-- Begin Data lines --

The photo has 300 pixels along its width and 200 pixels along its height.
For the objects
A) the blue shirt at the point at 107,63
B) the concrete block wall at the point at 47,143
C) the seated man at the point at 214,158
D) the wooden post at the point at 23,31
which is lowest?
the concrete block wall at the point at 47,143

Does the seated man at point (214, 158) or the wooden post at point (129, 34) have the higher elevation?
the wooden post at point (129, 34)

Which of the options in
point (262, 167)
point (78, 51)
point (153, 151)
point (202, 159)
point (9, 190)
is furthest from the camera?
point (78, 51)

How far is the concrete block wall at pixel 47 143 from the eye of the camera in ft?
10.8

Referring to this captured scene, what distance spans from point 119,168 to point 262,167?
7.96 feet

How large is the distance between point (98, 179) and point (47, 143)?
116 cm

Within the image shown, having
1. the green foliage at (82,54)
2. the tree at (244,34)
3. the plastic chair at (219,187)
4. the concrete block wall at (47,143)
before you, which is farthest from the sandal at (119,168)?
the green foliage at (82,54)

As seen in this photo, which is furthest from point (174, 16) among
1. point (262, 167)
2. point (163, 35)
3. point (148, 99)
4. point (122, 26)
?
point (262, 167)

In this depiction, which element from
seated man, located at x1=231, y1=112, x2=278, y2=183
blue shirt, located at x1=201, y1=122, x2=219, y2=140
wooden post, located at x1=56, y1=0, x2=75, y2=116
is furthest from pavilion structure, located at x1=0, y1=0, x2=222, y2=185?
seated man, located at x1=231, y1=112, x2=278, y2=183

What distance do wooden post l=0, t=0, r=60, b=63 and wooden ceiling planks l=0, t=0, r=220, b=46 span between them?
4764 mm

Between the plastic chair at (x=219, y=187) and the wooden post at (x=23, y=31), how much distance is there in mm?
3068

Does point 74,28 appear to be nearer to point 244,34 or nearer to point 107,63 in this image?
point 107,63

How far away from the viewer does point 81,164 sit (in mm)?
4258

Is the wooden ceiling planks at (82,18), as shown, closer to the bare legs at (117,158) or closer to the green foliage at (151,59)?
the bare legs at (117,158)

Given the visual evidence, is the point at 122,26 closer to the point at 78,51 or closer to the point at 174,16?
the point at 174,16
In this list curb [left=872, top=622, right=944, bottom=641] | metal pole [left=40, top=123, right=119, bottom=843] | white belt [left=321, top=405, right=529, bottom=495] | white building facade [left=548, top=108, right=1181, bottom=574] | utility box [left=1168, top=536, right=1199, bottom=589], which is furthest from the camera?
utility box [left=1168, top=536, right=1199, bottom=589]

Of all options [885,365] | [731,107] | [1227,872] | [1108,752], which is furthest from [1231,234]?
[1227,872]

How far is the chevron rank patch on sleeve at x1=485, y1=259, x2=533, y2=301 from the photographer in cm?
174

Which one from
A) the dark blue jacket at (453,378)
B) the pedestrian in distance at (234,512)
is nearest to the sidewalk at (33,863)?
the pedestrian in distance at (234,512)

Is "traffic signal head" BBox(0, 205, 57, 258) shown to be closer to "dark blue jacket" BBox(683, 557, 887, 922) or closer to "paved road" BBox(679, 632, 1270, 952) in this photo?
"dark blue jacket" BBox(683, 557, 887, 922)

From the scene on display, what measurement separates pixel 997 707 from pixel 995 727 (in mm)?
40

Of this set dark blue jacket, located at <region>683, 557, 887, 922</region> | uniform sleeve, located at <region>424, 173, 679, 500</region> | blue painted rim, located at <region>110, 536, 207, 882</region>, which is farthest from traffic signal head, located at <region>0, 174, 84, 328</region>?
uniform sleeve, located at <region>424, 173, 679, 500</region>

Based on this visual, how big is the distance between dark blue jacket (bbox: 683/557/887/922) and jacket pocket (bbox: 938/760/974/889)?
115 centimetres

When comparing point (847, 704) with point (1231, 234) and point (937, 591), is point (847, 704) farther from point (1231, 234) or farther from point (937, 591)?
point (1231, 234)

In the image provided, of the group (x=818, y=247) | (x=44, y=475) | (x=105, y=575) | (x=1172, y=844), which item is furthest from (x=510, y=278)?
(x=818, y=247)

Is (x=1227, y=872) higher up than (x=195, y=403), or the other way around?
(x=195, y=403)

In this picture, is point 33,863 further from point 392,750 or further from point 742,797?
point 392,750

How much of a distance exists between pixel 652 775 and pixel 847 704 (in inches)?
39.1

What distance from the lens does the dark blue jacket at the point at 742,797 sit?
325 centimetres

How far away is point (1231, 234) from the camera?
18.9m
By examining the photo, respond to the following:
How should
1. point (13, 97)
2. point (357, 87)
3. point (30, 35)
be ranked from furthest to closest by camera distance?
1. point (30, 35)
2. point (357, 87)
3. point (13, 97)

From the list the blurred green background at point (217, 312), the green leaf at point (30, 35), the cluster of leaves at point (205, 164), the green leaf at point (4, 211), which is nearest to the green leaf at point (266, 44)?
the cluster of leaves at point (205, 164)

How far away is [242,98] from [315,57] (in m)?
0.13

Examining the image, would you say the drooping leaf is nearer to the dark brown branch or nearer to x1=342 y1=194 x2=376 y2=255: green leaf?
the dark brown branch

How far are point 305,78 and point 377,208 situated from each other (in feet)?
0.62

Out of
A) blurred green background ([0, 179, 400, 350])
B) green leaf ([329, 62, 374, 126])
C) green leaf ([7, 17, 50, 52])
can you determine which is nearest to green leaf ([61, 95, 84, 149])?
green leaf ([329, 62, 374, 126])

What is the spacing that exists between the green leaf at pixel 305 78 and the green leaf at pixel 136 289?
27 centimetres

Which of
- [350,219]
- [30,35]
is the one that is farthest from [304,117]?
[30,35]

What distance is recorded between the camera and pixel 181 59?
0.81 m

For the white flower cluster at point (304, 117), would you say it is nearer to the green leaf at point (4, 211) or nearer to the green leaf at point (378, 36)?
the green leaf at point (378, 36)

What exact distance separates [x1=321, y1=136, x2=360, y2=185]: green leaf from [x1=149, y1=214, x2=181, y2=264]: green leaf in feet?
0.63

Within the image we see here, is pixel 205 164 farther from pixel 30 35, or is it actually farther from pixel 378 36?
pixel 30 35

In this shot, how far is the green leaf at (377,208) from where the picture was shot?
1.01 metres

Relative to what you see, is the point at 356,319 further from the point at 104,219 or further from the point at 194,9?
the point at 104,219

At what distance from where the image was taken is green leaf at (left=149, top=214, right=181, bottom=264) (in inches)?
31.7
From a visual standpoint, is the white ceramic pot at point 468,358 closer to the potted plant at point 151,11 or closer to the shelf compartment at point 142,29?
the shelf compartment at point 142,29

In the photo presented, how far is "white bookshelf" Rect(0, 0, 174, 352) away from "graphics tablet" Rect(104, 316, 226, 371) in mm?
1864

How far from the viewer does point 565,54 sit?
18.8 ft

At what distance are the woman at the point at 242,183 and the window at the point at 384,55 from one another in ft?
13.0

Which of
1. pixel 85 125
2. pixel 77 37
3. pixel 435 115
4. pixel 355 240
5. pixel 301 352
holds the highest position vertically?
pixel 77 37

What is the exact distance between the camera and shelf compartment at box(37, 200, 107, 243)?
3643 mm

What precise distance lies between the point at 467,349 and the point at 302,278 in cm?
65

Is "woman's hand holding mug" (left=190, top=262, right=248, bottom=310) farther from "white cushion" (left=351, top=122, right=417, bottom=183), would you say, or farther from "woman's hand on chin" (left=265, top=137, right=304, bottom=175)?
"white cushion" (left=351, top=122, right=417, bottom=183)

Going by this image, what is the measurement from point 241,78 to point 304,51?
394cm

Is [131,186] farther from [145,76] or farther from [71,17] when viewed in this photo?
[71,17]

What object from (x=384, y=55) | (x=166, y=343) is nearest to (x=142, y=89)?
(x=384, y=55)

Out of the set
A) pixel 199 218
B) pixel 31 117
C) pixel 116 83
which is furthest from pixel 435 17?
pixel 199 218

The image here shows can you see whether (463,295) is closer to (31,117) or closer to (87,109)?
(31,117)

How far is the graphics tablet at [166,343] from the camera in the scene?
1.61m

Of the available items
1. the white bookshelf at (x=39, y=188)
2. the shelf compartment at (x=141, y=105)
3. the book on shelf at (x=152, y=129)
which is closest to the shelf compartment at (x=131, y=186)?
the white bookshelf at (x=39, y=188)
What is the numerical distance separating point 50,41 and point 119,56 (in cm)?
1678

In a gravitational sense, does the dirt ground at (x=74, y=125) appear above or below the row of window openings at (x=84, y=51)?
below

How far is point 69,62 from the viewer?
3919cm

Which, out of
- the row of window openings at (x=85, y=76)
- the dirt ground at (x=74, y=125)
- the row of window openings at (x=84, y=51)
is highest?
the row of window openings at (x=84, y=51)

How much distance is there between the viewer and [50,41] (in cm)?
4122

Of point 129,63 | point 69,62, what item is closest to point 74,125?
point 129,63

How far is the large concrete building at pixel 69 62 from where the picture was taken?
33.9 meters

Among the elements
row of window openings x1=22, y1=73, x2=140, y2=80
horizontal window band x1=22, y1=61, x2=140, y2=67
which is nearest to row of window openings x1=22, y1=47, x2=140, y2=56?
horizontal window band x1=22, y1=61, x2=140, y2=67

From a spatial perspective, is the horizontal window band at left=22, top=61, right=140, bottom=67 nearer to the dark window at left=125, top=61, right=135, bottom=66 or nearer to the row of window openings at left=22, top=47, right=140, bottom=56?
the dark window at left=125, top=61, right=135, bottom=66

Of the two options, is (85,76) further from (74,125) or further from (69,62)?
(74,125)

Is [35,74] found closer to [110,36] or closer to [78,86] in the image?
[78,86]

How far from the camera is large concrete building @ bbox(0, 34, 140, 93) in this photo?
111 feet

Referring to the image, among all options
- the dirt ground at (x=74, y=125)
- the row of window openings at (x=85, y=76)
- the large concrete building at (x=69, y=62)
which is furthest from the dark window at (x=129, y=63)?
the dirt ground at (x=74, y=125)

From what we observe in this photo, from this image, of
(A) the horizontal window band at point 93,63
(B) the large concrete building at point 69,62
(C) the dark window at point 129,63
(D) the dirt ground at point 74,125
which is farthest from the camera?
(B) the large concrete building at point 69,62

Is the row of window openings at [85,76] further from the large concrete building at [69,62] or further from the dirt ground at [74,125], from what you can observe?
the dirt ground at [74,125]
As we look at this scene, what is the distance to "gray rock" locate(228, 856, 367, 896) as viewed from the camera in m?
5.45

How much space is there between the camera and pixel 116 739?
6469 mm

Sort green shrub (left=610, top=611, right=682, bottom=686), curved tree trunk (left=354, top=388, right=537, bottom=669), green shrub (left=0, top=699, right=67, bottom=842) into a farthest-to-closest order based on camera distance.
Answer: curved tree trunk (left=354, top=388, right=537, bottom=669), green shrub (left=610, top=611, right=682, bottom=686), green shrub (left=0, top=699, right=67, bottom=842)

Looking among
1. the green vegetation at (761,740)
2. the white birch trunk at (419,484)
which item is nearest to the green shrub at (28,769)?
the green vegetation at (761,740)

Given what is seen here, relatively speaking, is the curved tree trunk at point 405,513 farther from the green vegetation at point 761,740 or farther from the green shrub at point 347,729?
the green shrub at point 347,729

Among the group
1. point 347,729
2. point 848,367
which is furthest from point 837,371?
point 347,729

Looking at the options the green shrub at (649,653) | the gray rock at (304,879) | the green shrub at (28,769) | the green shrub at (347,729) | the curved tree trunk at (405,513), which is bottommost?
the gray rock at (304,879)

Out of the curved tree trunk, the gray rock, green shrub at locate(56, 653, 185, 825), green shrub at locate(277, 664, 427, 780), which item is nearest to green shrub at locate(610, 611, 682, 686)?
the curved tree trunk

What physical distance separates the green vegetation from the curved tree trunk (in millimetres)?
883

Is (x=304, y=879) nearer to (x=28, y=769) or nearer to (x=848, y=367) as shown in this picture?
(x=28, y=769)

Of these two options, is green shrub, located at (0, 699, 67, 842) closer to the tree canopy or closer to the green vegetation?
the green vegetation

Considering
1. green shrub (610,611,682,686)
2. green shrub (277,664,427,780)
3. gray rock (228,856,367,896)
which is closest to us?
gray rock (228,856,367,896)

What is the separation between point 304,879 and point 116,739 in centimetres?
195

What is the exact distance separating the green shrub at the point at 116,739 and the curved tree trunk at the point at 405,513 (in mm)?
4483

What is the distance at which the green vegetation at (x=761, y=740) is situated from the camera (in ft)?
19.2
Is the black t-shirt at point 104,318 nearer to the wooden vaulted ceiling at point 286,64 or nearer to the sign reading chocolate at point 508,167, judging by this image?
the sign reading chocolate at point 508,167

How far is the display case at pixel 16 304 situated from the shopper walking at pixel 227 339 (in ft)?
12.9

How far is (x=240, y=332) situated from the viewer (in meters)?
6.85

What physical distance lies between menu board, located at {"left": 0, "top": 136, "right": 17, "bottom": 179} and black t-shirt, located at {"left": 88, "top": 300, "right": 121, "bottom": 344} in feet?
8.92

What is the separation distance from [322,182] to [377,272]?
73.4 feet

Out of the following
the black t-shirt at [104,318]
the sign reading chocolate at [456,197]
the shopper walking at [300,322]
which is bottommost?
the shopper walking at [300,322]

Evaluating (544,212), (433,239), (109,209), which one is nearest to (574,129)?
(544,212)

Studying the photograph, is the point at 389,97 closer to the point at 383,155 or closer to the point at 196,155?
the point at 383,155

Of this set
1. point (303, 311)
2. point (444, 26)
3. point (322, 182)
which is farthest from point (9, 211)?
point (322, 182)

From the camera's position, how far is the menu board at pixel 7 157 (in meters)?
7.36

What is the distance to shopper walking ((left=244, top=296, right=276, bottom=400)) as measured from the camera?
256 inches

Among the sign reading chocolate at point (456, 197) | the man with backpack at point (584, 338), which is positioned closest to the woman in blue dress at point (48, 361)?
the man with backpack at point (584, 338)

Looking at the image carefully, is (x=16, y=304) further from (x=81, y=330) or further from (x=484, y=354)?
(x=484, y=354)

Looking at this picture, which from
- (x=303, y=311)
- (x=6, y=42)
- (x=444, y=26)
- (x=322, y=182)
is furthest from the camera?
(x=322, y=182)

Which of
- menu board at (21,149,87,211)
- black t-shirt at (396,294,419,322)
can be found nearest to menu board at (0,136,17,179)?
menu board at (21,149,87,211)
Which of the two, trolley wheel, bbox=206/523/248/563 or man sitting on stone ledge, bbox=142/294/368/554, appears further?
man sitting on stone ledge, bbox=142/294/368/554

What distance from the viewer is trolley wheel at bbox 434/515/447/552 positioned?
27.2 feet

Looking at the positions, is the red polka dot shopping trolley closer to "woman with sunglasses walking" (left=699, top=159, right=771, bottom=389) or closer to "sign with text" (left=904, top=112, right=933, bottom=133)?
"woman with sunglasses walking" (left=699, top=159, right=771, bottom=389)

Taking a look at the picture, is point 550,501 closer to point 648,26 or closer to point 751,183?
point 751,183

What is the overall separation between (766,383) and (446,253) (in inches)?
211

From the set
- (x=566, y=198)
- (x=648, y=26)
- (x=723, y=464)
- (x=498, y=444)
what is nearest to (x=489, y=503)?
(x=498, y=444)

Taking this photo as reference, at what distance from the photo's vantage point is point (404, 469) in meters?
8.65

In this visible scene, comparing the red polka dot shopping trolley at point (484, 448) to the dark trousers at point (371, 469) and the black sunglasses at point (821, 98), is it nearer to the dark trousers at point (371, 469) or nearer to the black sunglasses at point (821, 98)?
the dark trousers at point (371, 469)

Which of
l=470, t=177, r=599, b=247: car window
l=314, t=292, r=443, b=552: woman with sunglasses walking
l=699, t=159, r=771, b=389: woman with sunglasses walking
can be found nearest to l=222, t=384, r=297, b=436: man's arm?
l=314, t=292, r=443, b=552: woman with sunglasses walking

-- End Data lines --

Objective
Echo the lines of the records starting at the very first line and ending at the line that contains "which is lowest?", with both of those lines included.

Response
The photo has 300 pixels along its width and 200 pixels along its height.
For the objects
A) the blue shirt at the point at 107,63
B) the concrete block wall at the point at 47,143
C) the seated man at the point at 214,158
D) the wooden post at the point at 23,31
which is lowest?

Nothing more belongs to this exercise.